The feeling of anxiety we have when we wake up to find ourselves in this situation, where our core temperature has dropped below normal range and we cannot warm up again, is a normal reaction to what our bodies realize is a potentially life-threatening situation.
This is different from being unreasonably chilled for environmental conditions; for example, when there is a heat wave on and you have to sleep under a down coverlet in order to be comfortably warm, but your core body temperature stays within normal range. Even if you feel uncomfortably cool or your hands and feet are cold and your fingernails are blue, if your core temperature is in normal range, it's something you can compensate for with extra clothing. Or at least live with. The same is true if you get the shivers for a moment, as if a large wet paintbrush passed over your skin, but again, your core body temperature does not drop.
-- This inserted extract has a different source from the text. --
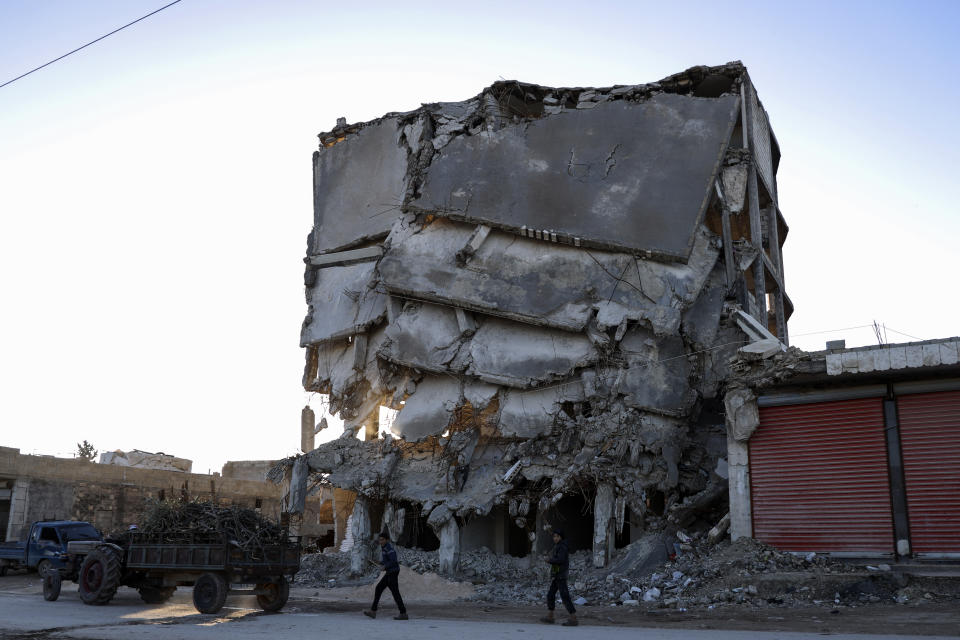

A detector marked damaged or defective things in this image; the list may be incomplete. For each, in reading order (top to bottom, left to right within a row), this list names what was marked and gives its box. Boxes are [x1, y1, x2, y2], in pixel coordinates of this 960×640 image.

broken masonry [280, 61, 788, 576]
damaged storefront [282, 62, 792, 572]
earthquake damage [282, 62, 792, 576]
distant damaged building [288, 62, 792, 572]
But in a cold flash, bundling up doesn't help, because you need an external source of heat in order to bring the body temperature back up to normal range. The time-tested method of wrapping your body around that of someone of normal temperature and covering the pair of you in blankets, or immersing yourself in hot water, or wrapping yourself in an electrically-heated blanket will work, but you need them close at hand. Some immediate external heat source will start to bring the body temperature up; when body temperature regains normal levels, the anxiety disappears (except for the residual shaky feeling of having been woken up to deal with an emergency).
It's unpleasant to wake up and find oneself in the situation of having a body temperature crisis. I wish someone would come up with a preventative, a way to prevent the body's control mechanism from going off-line.